- **Exercise**:
Each line of data below must be printed exactly as written, with any pictures removed.

_ _ _ _ _ _ _

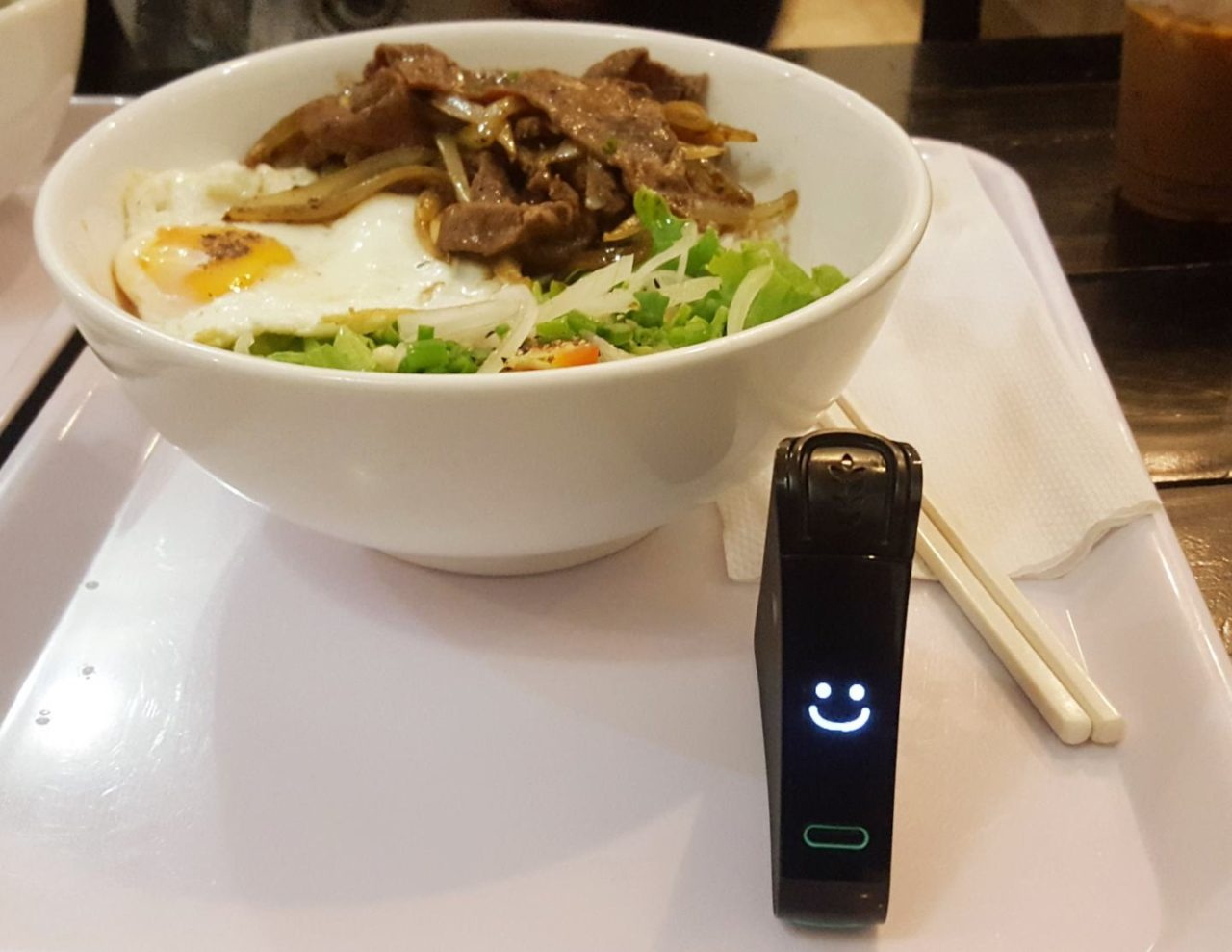 Testing with Nima Gluten Sensor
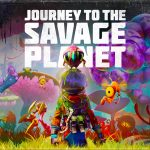Fixing Journey to the Savage Planet's api-ms-win-crt-runtime-l1-1-0.dll is missing error | Dlls Pedia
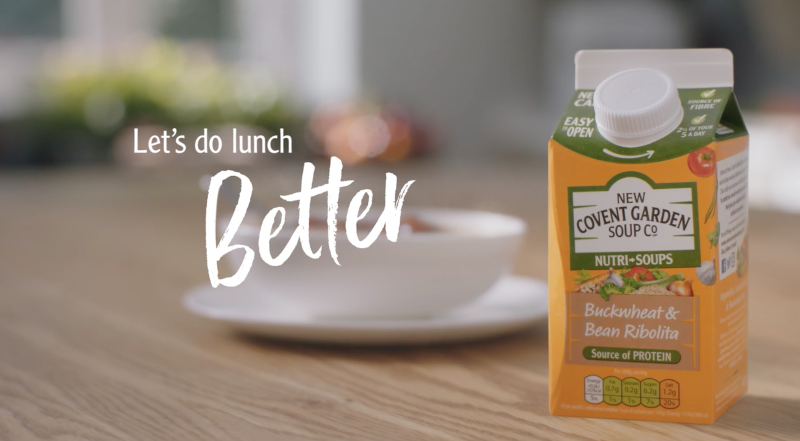 New Covent Garden Soup - Let's Lunch Better campaign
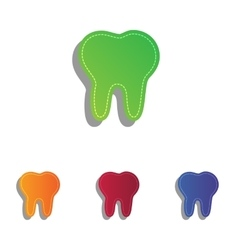 Tooth sign  colorfull applique icons vector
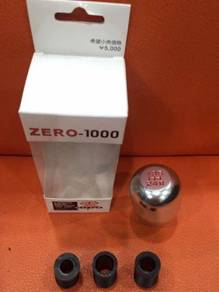 Zero 1000 universal gear knob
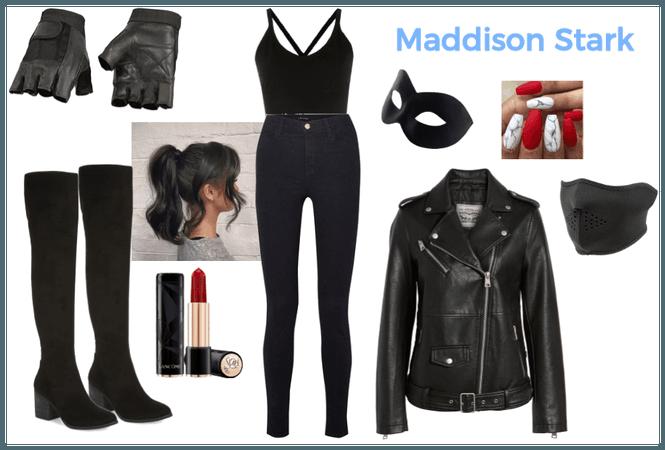 Maddison Stark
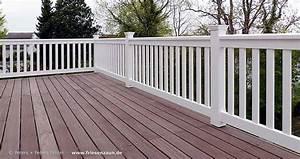 gelander fur balkon garten und terrasse hartholz weiss With garten planen mit aluminium geländer balkon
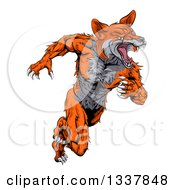 Clipart Of A Tough Muscular Fox Man Sprinting Royalty Free Vector Illustration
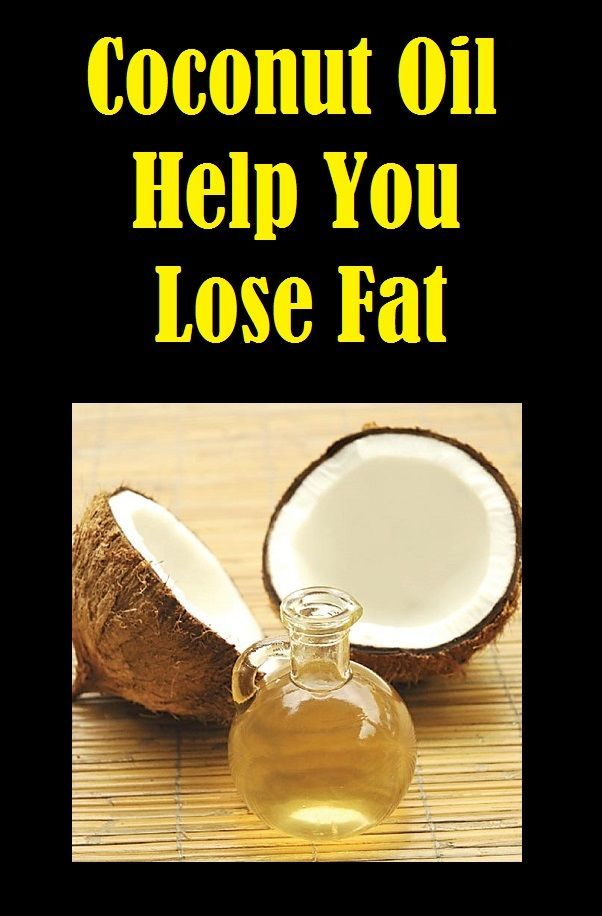 How to lose tummy fat over 40 picture 3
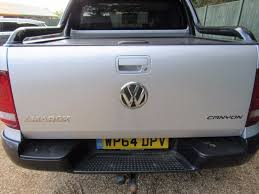 volkswagen pickup diesel used silver vw amarok for sale dorset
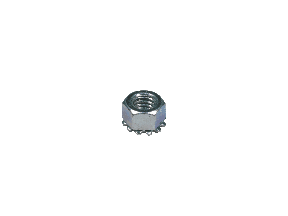 External Washer Machine Screw Nuts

_ _ _ _ _ _ _

- **Output**:
 Testing with Nima Gluten Sensor
Fixing Journey to the Savage Planet's api-ms-win-crt-runtime-l1-1-0.dll is missing error | Dlls Pedia
 New Covent Garden Soup - Let's Lunch Better campaign
 Tooth sign  colorfull applique icons vector
 Zero 1000 universal gear knob
 Maddison Stark
 gelander fur balkon garten und terrasse hartholz weiss With garten planen mit aluminium geländer balkon
 Clipart Of A Tough Muscular Fox Man Sprinting Royalty Free Vector Illustration
 How to lose tummy fat over 40 picture 3
 volkswagen pickup diesel used silver vw amarok for sale dorset
 External Washer Machine Screw Nuts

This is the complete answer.